I don't want to question or comment on Davis' utterings, but rather his NAME: in the title of this thread it reads ( as I have seen all-too-often in the past few years ) Jefferson FINIS Davis. Although author William C. Davis ( who I otherwise respect ) calls him this, I distinctly remember an old article in Civil War Times Illustrated convincingly stating that Davis HAD NO MIDDLE NAME. According to the article, the FINIS ( which of course is French for "end" and is pronounced "fin-knee" ) was applied to him in derision by Northern newspapermen like Horace Greely, akin to all the stuff about "The Last Ditch", etc. predicting the imminent downfall of the Confederacy.
According to William Davis' biography, Jefferson Davis was supposedly given the middle name "Finis" since he was from a large family and was intended to be the final child. This sounds like so much uninformed revisionist BS - UNLESS there is a birth certificate or some other early document showing this to be a fact. Does any such exist? If this is NOT true, then why is it that throughout his life prior to and including the Presidency he is simply "Jefferson Davis"?

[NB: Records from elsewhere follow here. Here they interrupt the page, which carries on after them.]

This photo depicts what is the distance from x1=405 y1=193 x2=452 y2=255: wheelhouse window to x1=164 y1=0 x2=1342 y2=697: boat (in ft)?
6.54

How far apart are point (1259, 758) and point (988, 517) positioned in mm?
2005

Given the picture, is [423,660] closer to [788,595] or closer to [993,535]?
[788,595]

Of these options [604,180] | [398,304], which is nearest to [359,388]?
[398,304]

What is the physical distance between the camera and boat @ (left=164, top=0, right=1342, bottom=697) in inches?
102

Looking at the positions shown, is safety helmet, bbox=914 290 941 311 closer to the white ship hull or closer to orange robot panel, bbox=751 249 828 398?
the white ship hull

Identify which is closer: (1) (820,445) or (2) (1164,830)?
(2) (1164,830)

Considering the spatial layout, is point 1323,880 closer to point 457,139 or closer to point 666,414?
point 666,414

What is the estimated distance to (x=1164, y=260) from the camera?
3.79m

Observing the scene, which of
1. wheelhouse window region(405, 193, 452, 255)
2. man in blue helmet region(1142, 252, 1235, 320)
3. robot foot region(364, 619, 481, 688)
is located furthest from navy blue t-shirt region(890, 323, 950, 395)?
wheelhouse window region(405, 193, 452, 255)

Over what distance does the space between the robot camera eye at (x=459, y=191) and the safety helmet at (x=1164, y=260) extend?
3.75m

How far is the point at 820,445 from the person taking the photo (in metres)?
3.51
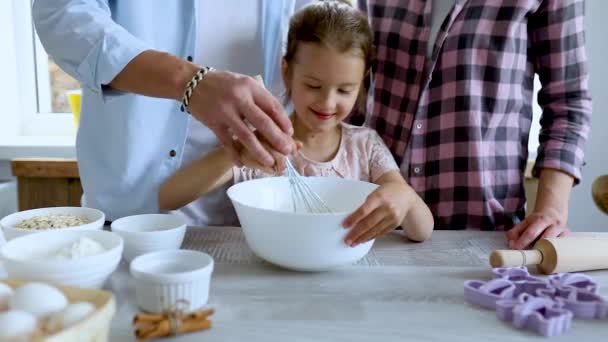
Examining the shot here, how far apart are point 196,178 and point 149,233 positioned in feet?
0.86

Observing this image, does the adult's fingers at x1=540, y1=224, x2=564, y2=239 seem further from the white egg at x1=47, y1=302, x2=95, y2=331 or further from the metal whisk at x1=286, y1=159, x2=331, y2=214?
the white egg at x1=47, y1=302, x2=95, y2=331

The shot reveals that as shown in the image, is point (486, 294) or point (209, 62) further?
point (209, 62)

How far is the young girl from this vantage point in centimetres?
114

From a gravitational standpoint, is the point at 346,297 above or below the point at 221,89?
below

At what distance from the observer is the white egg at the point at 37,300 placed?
1.82 ft

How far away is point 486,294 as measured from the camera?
779mm

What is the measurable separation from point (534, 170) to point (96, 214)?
3.03ft

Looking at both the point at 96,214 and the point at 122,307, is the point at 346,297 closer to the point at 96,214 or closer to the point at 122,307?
the point at 122,307

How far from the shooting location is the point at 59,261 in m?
0.70

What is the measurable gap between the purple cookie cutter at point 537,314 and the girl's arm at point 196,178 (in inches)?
23.4

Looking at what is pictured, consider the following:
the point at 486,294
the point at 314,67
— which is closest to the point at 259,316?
the point at 486,294

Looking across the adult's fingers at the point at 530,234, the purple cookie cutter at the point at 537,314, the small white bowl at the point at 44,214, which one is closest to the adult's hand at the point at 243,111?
the small white bowl at the point at 44,214

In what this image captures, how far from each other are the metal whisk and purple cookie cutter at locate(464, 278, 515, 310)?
1.10ft

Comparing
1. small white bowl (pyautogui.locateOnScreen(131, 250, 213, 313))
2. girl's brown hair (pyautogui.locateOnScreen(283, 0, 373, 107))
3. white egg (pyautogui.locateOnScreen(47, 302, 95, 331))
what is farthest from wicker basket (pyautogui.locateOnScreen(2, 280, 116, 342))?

There does exist a precedent for the "Finis" notion here in Texas; there was an ex-Confederate soldier and post-war memoirist named Decimus et Ultimus Barziza whose strange moniker translates from Latin ( his father must've fancied himself a Classicist ) "Tenth and Last", reflecting his particular place on the family tree! So I'm NOT disputing the idea itself; but rather its application to President Davis. For example, his book is NOT The Rise and Fall of the Confederate Government by Jefferson F. Davis! And if in his own lifetime HE disavowed the middle name ( even assuming there WAS one ), who are WE to saddle his memory with it!